Do you have the problem that your relationships fall apart again after a short time? That you are not happy in your relationships? Or maybe you don’t really know why your relationships are failing? In this article, we get to the bottom of the question of what the secret to long, fulfilling and happy relationships is
Happy partnerships require work
Many people have their dream partner in mind, who magically appears in their imagination at some point. They imagine that everything will be different with this one person. They tell themselves that their previous partnerships only didn’t work out because they hadn’t yet found the right partner. Do you feel the same way?
Then it’s all too easy to forget that a relationship won’t work out perfectly by itself. It takes a good deal of self-reflection to have a happy relationship that doesn’t end after a few months. What is important in a relationship? And what should you pay attention to if you want to have a happy relationship?
If your relationship is not happy at the moment, we have also put together some tips in the following link that can help you to save your relationship. Below you will find further specific tips that can help you and your partner to build a close relationship and be happy together.

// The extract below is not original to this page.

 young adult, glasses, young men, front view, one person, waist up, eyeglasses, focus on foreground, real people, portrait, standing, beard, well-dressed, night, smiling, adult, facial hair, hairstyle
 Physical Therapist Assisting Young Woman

John Gottman researches happy partnerships
The American psychologist, professor emeritus of psychology and author John Gottman has spent a considerable part of his life passionately pursuing the secret of fulfilling, happy relationships. His enthusiasm for this topic stemmed from the fact that he himself stumbled from one disastrous relationship to another.
He therefore joined forces with the then assistant professor Robert Levenson in the 1970s. The two of them began to analyze the relationships of different couples — in their relationship laboratory.

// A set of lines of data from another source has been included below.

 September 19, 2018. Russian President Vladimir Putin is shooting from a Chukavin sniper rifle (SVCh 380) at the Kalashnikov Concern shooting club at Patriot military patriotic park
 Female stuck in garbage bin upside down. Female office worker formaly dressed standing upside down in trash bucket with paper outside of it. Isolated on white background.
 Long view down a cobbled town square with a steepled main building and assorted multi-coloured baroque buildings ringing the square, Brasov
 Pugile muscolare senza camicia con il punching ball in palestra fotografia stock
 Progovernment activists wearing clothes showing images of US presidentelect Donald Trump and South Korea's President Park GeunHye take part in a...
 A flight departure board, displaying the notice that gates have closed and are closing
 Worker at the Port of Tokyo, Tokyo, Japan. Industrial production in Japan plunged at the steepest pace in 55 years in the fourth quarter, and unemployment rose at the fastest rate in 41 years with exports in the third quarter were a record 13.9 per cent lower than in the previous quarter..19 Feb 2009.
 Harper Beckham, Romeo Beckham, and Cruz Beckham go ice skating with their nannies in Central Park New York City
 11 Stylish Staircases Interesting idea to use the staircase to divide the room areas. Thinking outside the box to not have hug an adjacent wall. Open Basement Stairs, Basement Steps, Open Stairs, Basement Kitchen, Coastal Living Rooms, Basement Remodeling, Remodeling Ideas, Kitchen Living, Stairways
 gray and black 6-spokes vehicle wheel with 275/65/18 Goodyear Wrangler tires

During the sessions, they had them talk about various topics. These included areas that were associated with conflict in their everyday lives and areas that they associated with positive emotions. The researchers filmed the couples and measured their heart rate, blood flow and sweat production.
By interviewing the participants again three years later, they found out which of the couples were still in a happy relationship. Over the years, Gottman and Levenson studied countless other couples and were eventually able to predict with a probability of up to 94% whether they would divorce.
Love Lab — The relationship laboratory
When John Gottman met his wife Julie, who was also a psychologist, he founded the so-called “Love Lab” with her — a relationship laboratory that was set up like an apartment. In other words, it was no ordinary apartment, but a room equipped with mirrored glass panes and cameras.
John Gottman and Julie invited couples to spend a few hours or days there and do the everyday things they did in their free time. This could be eating together, watching TV or reading. Their bodily functions were monitored via devices that they wore. Stress hormones from their urine were also examined and facial expressions and emotions analyzed.
Through this years-long research with data from thousands of couples, John Gottman finally discovered what makes a good relationship and the secret behind a happy partnership (1).
What is important for a happy relationship?
Through his analyses, relationship researcher John Gottman discovered that there are seven different areas that are essential for a fulfilling and happy relationship (1). We will introduce you to these areas and give you tips on how you can best implement them in your everyday life.
1️⃣ Take a genuine interest in your partner
At the beginning of a relationship, it is usually easy and natural to take an interest in your partner. Everything is new and exciting and you want to find out every last detail about your partner through rose-tinted spectacles.
But over time, everyday life returns. You think you now know your partner’s attitudes, values, wishes and fears because you’ve asked about them before. However, people often forget that everyone changes over time — including their partner.
Perhaps a healthy lifestyle has become more important to them over time, or perhaps honesty and trust have become less important to them because they have been betrayed so often.
For a happy partnership, it is therefore essential to keep sharing your thoughts, opinions and views. Some couples certainly have these conversations intuitively, but they often fall by the wayside due to a stressful everyday life with children or a demanding job.
Practice for everyday life
Try to build rituals into your everyday life — for example, by consciously taking time to talk to your partner in the morning about the day ahead or in the evening about the previous day.
Make sure you have conversations that go beyond everyday conversations. So there should be no discussion about who is doing the washing up, who is picking up the children from school or who is taking the dog for a walk. Talk to your partner about what is currently on their mind, what they are looking forward to or what they are worried about.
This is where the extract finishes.